Posted by The Reverend Andrew Van Kirk on with 1 Comments

Last week I watched the 2017 College Football championship. It was a great game; Clemson won in thrilling fashion in the final seconds. And then, in the immediate wake of the rush of victory, came the post-game interviews.

First up, Clemson quarterback Deshaun Watson. Of their victory, he said, “I’m speechless man…It’s what God want.” The next interview was of Clemson coach Dabo Sweeney, who said: “Only God could have done this.”

Now Alabama was a really good team, but to claim that only God could have beaten Nick Saban seems to be giving The Sabanator (aka: Nick Satan and The Nicktator) a little too much credit. Also, it’s not clear from the gospels that Jesus would have been particularly good at football.

Now I’m a priest, and I’m generally excited for God to be brought into the public conversation. But doesn’t this sort of language about God’s will and activity raise some questions about God.

Notre Dame fans and Touchdown Jesus

  • Why is God so concerned with Clemson football? 
  • Why not Notre Dame (seriously, look at that photo -- how is that not God's favorite team)? 
  • Couldn’t God have spent a little less time on football this winter, and maybe a little more time on say, Aleppo?

We’d best be careful. It’s actually too easy to make fun of this sort of talk about God. Sure, we can imagine bigger problems for God to deal with than the outcome of a football game. But if God doesn’t have time for national championship football, especially time to care for the players and coaches directly involved, it’s unclear when he’d really have time for us and the things we’re involved in either. Do we really mean to say that unless there is an Aleppo sized problem, God doesn’t care?

So as tempting as it is to take post-game comments about God with a hearty, “Come on, man,” we’d be better off to remember three things.

First, these are men at the pinnacle of success, at the very moment they’ve reached the summit, trying to deflect the attention and accolades from themselves and onto God. They may not always be precise in their theological articulation, but we should cheer the effort. Would that we all were so ready to give God credit for our success.

Second, God doesn’t have limited bandwidth. When it comes to the world, God has an unlimited plan. Believe it or not, God can care about Aleppo and your sick dog at the same time. Actually, forget I don’t really mean “believe it or not,” just believe it. The biggest reason we can’t imagine God caring about football and Aleppo has to do with us. When we were watching the football game, we weren’t caring about Aleppo at all. But that’s our problem, not God’s.

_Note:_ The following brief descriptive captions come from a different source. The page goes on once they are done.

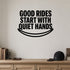 Alternate room view of the Good Rides Start with Quiet Hands removable vinyl wall decal.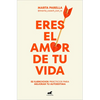 Eres El Amor de Tu Vida / You Are the Love of Your Life - Paperback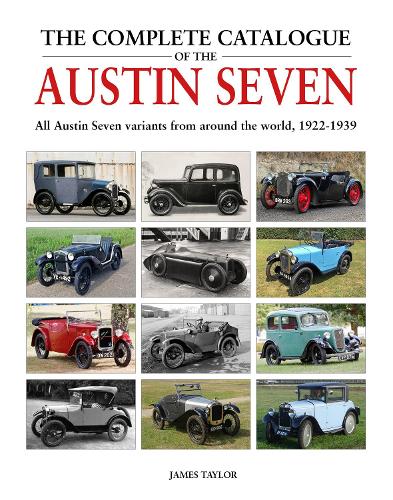[object Object] «The Complete Catalogue of the Austin Seven: All Austin Seven variants from around the world, 1922-1939», автор Джеймс Тейлор - фото №1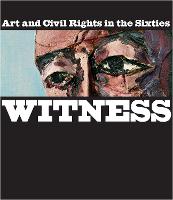 Witness: Art and Civil Rights in the Sixties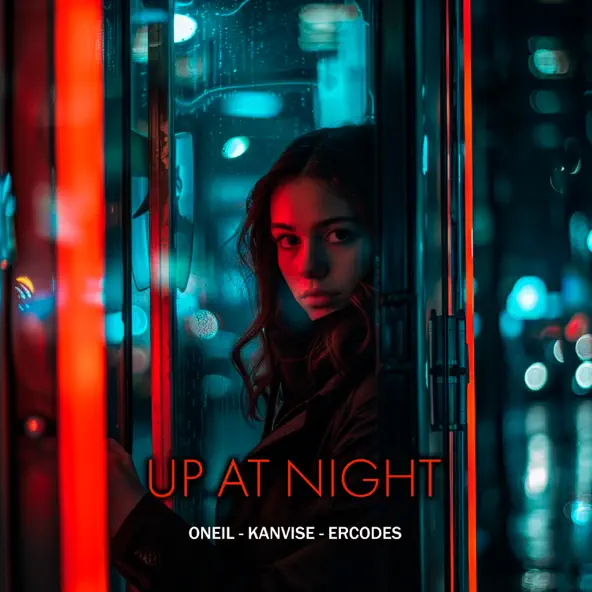 Песня Oneil - Up At Night (feat. Kanvise & Ercodes)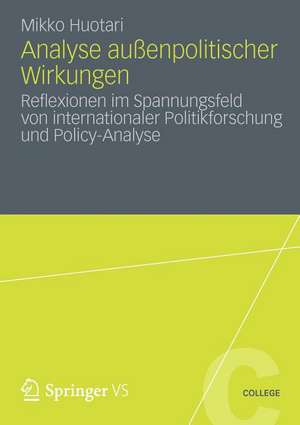 Analyse außenpolitischer Wirkungen: Reflexionen im Spannungsfeld von internationaler Politikforschung und Policy-Analyse de Mikko Huotari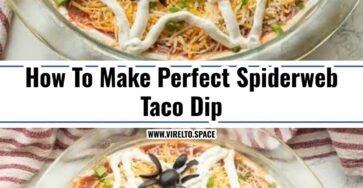 The Best Spiderweb Taco Dip Recipe Ever
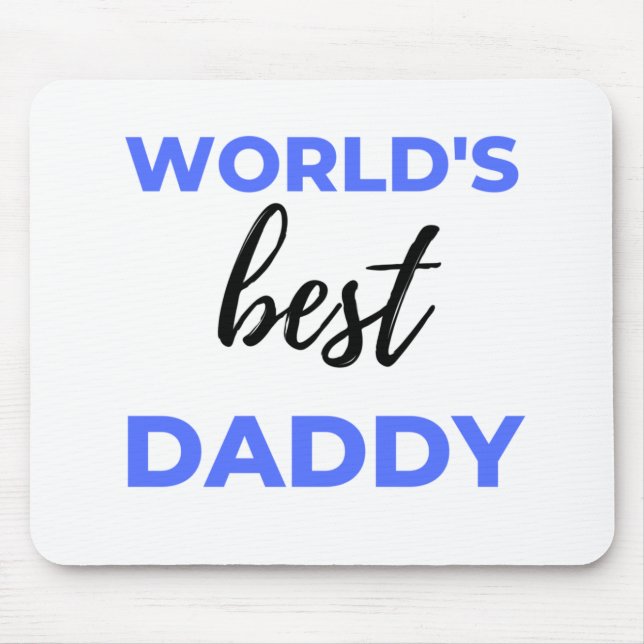 Mousepad World's Best Daddy bl (Frente)
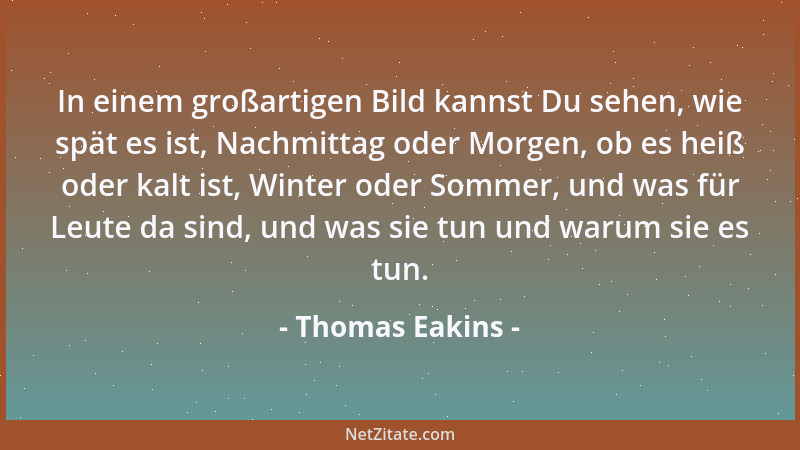 Thomas Eakins - Anatomie aus einem Buch zu lernen, ist wie Malen aus einem Buch zu lernen. Es ist eine Zeitverschwendung....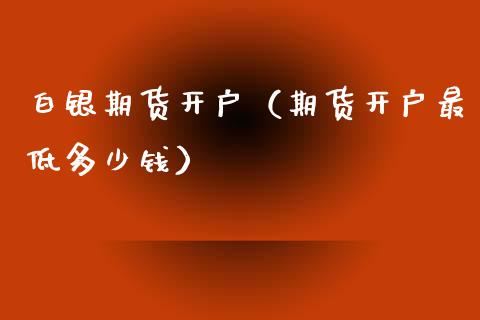 白银期货开户（期货开户最低多少钱）_https://www.yunyouns.com_恒生指数_第1张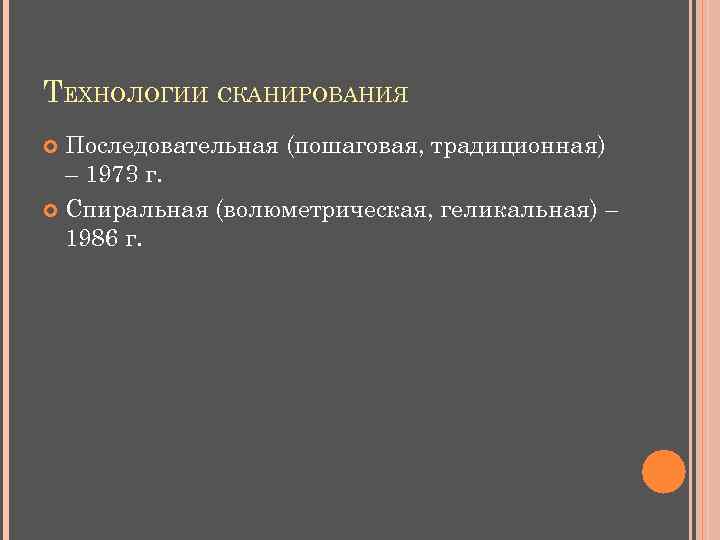 ТЕХНОЛОГИИ СКАНИРОВАНИЯ Последовательная (пошаговая, традиционная) – 1973 г. Спиральная (волюметрическая, геликальная) – 1986 г.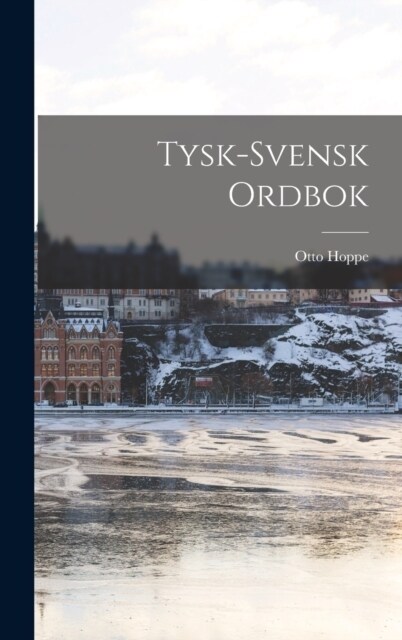 Tysk-Svensk Ordbok (Hardcover)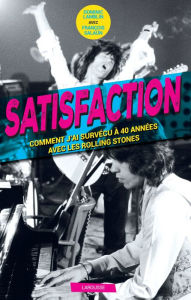 Title: Satisfaction - Comment j'ai survécu 40 ans aux côtés des Rolling Stones, Author: Dominic Lamblin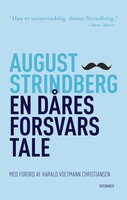 En dåres forsvarstale: Efter Oslomanuskriptet - August Strindberg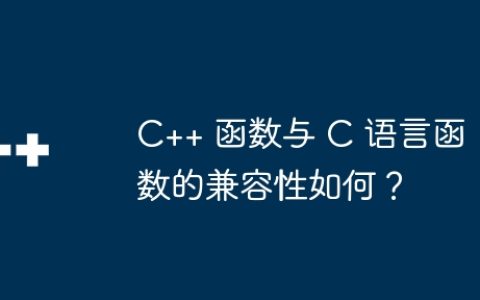 C++ 函数与 C 语言函数的兼容性如何？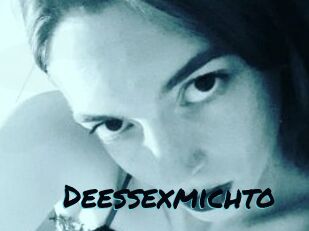 Deessexmichto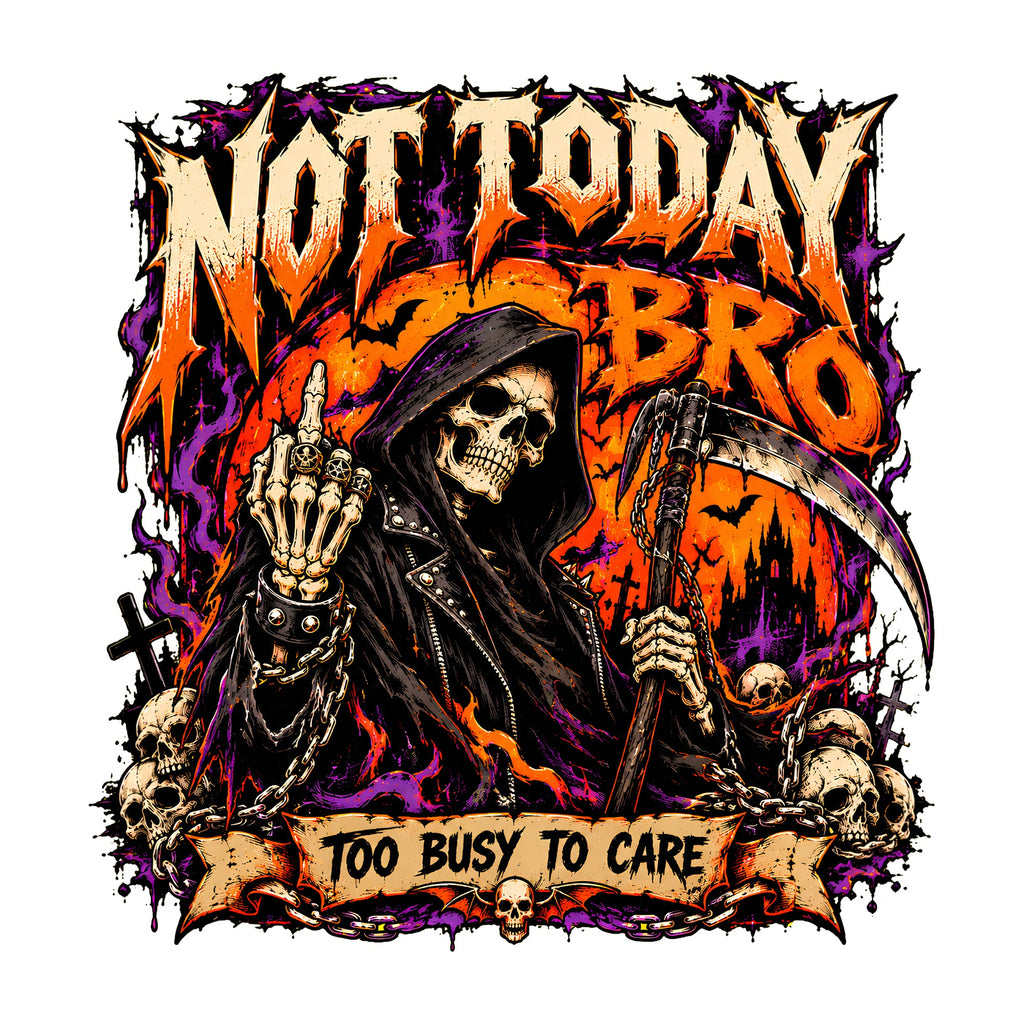 Not Today Bro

Third, and this is the hardest to get right, it was certainly within the will of God for Clemson to win, and in that sense it was what God wanted. But that doesn’t mean God wanted Clemson to beat Alabama the way Clemson fans wanted Clemson to beat Alabama. God doesn’t cheer for one side over the other; nor is he playing both sides of the chessboard to make sure that his team wins.

God is actually big enough to root fully for both the eventual losers and the winners — in football or in any other area of life. And I do not mean that God is some over excited YMCA sports director at a four-year old soccer game — but rather that God truly and completely wants fullness and life for everyone.

God doesn’t have favorite teams, or tribes, or nations, or any of the other groups we use to shape our identity. God has people — Clemson players and coaches, Alabama players and coaches, priests, and people like you — people whom he loves very much, in the midst of every one of their challenges, great and small.

Comments

Tim Van Kirk January 17, 2017 2:00pm

Unfortunately I don't think God has been watching Notre Dame since Lou Holtz was coach.

Nonetheless, I like your message and I think you are right.